Since 1988, more than 10 billion doses of OPV have been administered and more than 10 million polio cases have been prevented, according to the WHO. However, the intestinal or mucosal immunity proffered by the vaccine, which in an ideal situation both prevents virus from surviving within the gut and from spreading to the nervous system, wanes after as little as six months. And booster doses of OPV don’t solve the problem: children who have received up to seven doses of OPV continue to shed the virus, according to a 2009 The Journal of Infectious Diseases report. Additionally, the success rate of the OPV varies depending on circumstances, such as sanitation and the viral load in a particular area. It is particularly low in Northern India, the authors of this latest study noted.
“What this study addresses is ‘Does this vaccine, IPV, in countries that are using OPV . . . offer added benefits?’” said Manish Patel, of the Decatur, Georgia-based Task Force for Global Health who was not involved in the work. “And the answer is yes, it offers substantial benefits to using [OPV] alone in the eradication process.”
“This study resolves a more than 50-year debate—dating back to the time of Jonas Salk and Albert Sabin—as to which vaccine is better,” study coauthor Roland Sutter of the WHO’s polio eradication branch told reporters during a press briefing on Wednesday (August 20). “The answer is now very clear: both vaccines complement one another, and should be used to interrupt the final chains of transmission to attain a polio-free world in the most rapid and effective way possible.”
The debate over which polio vaccine to use reflects the fact that the two vaccines have different strengths and weaknesses.

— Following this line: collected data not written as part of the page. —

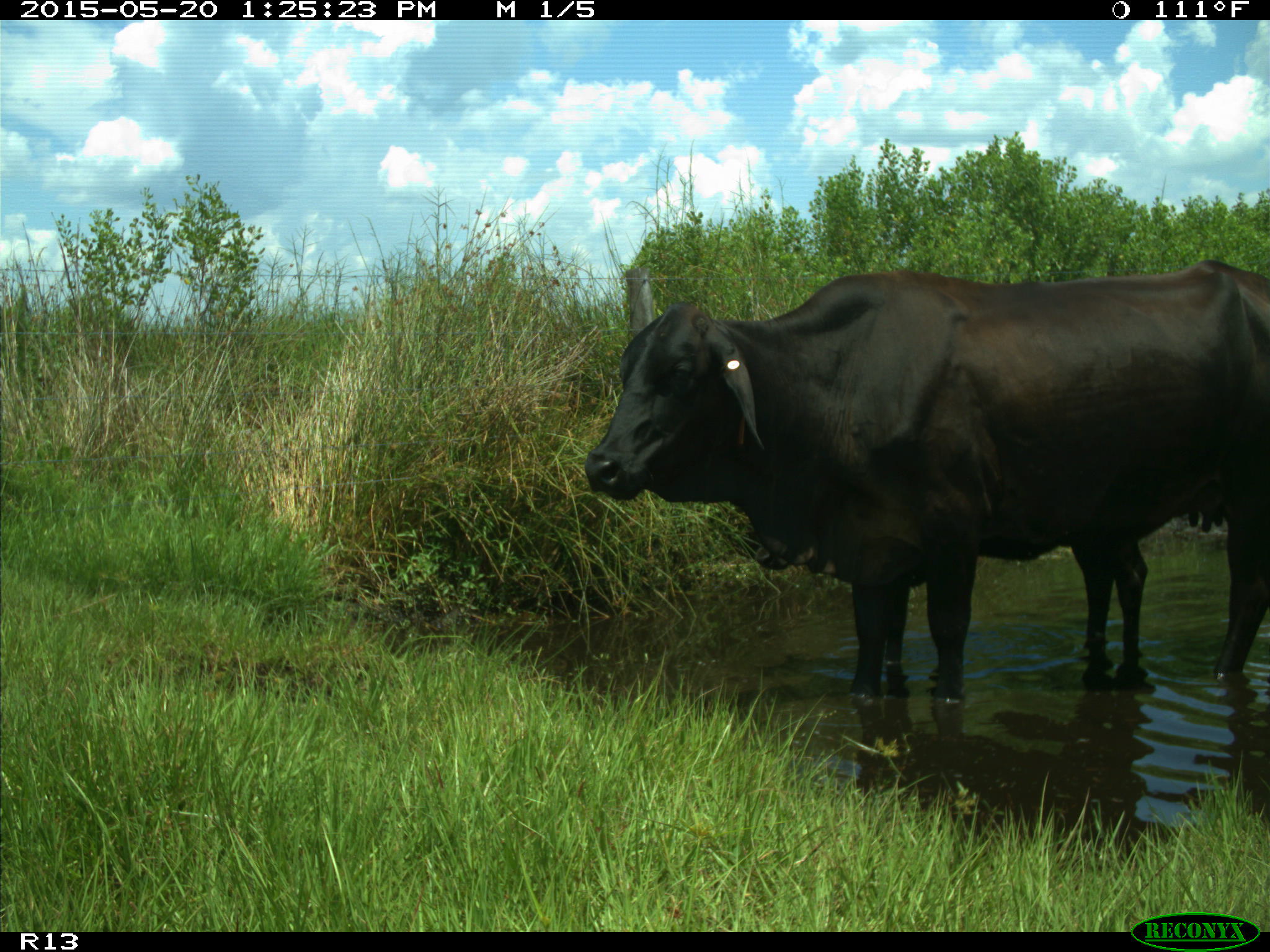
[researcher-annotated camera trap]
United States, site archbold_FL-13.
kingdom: Animalia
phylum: Chordata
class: Mammalia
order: Artiodactyla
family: Bovidae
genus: Bos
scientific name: Bos taurus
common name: domestic cow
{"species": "Bos taurus (domestic cow)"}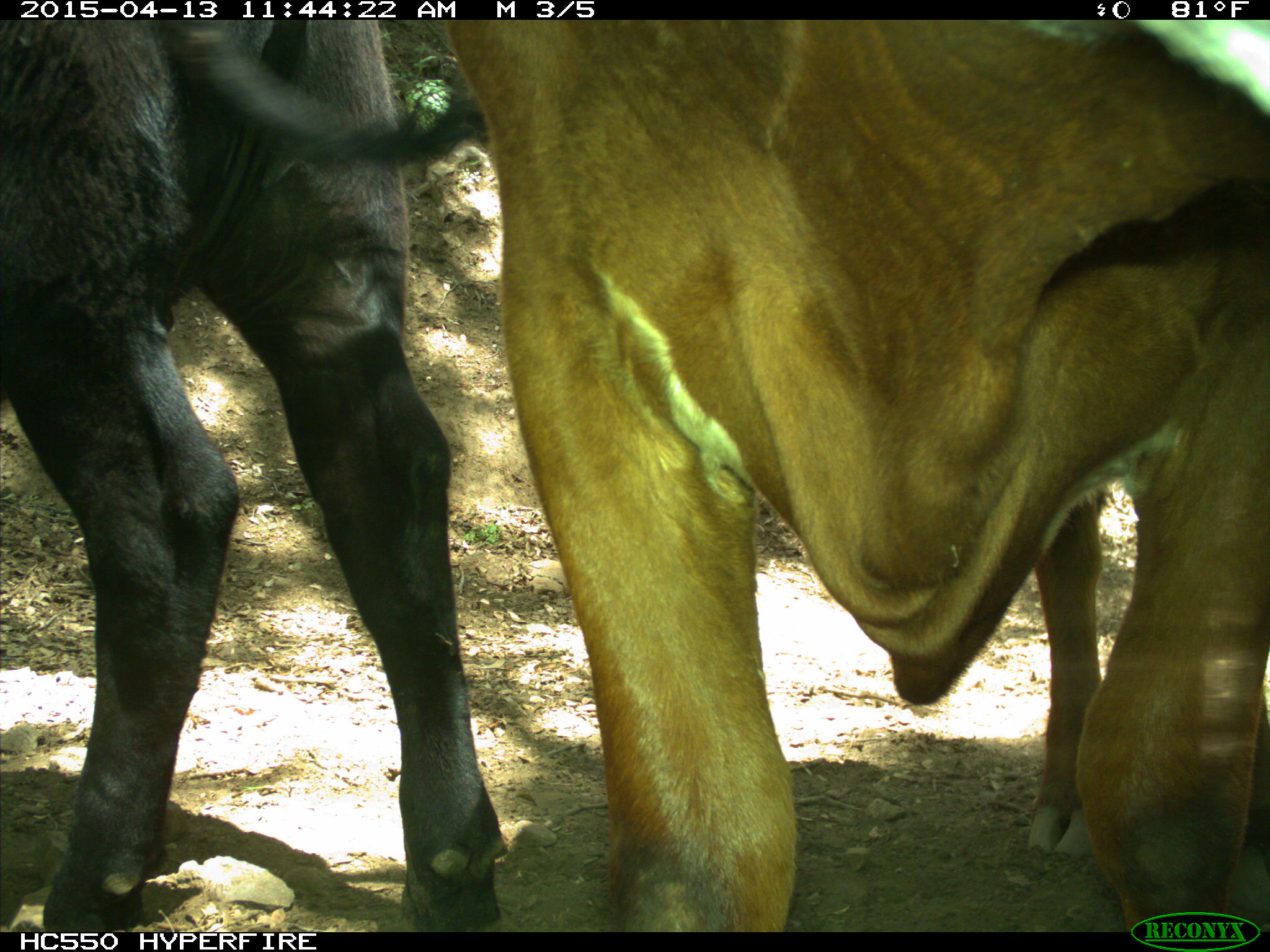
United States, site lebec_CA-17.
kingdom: Animalia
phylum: Chordata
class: Mammalia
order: Artiodactyla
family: Bovidae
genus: Bos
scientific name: Bos taurus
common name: domestic cow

IPV elicits higher levels of antibodies in the blood than OPV, and since it does not reproduce, it confers no risk of reverting to a neurovirulent form and/or spreading from person to person. The medical case against it, however, has been that when administered as a first immunization, it confers only low levels of immune response in the gut and other mucous membranes. It is, therefore, less effective at preventing the virus from replicating in the gut and being shed in the stool. IPV is also more expensive and more difficult to administer than OPV.
OPV, on the other hand, provides better mucosal immunity than IPV, but because it’s a live virus, it can replicate and revert to a neurovirulent form that endangers its host and could fuel outbreaks.
To test the effectiveness of IPV as an OPV booster, the team administered either IPV, bivalent OPV (against poliovirus types I and III), or no additional vaccine to more than 900 infants and children, grouped by age, who had already received the oral vaccine. One month after the experimental vaccination, the researchers gave the study participants a “challenge” dose of OPV and observed how well their immune systems fought off the vaccine virus. They measured poliovirus excretion and virus titer on days 3, 7, and 14 following the challenge.
The researchers found that an additional dose of IPV significantly reduced the percentage of subjects shedding poliovirus strains I and III by amounts ranging from 38.9 percent to 75.7 percent from the levels observed in children who received no additional vaccine.
This is a noteworthy result, said John Modlin, deputy director of the Bill & Melinda Gates Foundation’s polio eradication branch. “We know that when we give IPV for primary immunity . . . that it doesn’t produce very good intestinal immunity; however, when you give IPV in the background of widespread OPV use in the population,” Modlin said, “it turns out that IPV is actually [effective] at boosting intestinal immunity.”
The children who received the booster dose of IPV also had higher levels of antibodies in their blood after one month, with most patients exhibiting seroconversion—a four-fold increase in antibody production—than both those in the control group and those who received an additional dose of OPV.
WHO and other public health organizations are interested in testing the effectiveness of IPV in developing countries because an eventual goal is to eliminate OPV altogether, said Modlin. The WHO-led gradual phase-out of OPV will continue into 2015 with a transition period in which a dose of IPV is added to the three doses of OPV used for routine immunizations in OPV-using countries.
H. Jafari et al., “Efficacy of inactivated poliovirus vaccine in India,” doi:10.1126/science.1255006, Science, 2014.